— START DATA LINES —
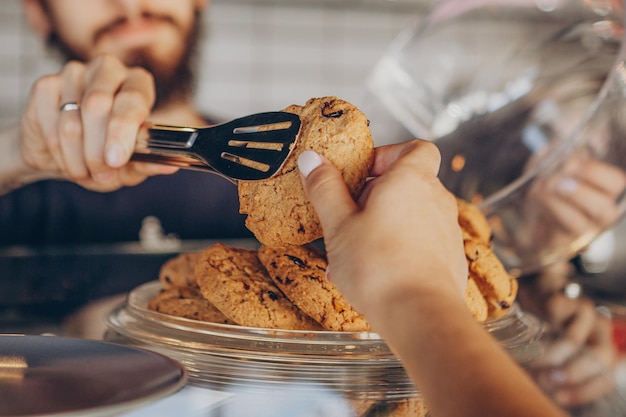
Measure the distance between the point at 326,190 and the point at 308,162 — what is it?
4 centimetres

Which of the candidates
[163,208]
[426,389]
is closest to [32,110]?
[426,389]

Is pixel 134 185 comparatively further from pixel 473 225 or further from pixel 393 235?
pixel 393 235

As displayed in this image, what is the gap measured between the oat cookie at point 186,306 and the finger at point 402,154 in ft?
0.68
— END DATA LINES —
— START DATA LINES —
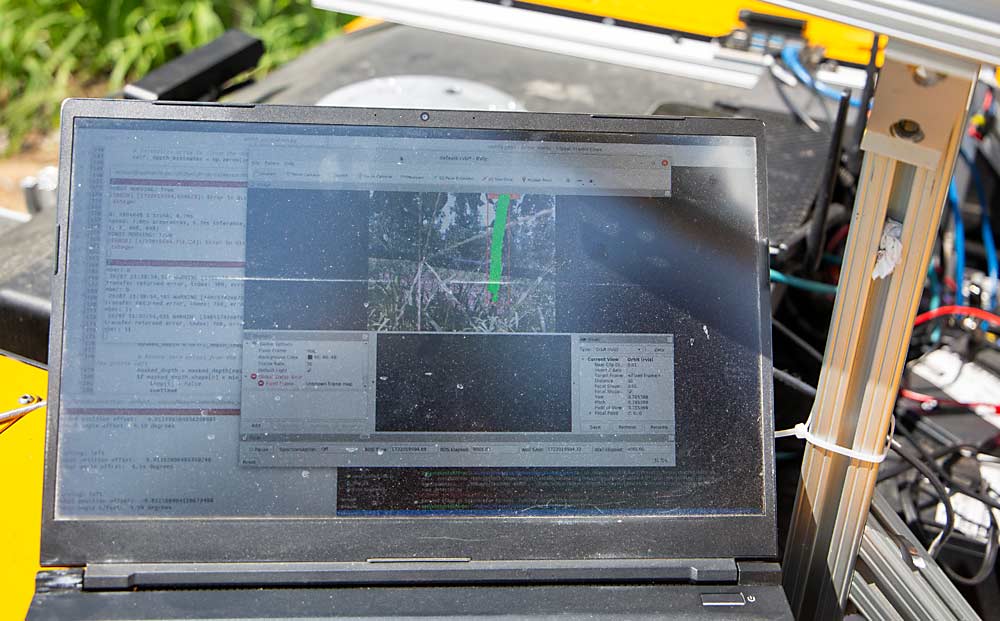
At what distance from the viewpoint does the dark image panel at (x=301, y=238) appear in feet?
— END DATA LINES —
### STATED TASK
How many lines in the rows above contain the word "pixel"? Reply with the number only.

### EXERCISE RESPONSE
2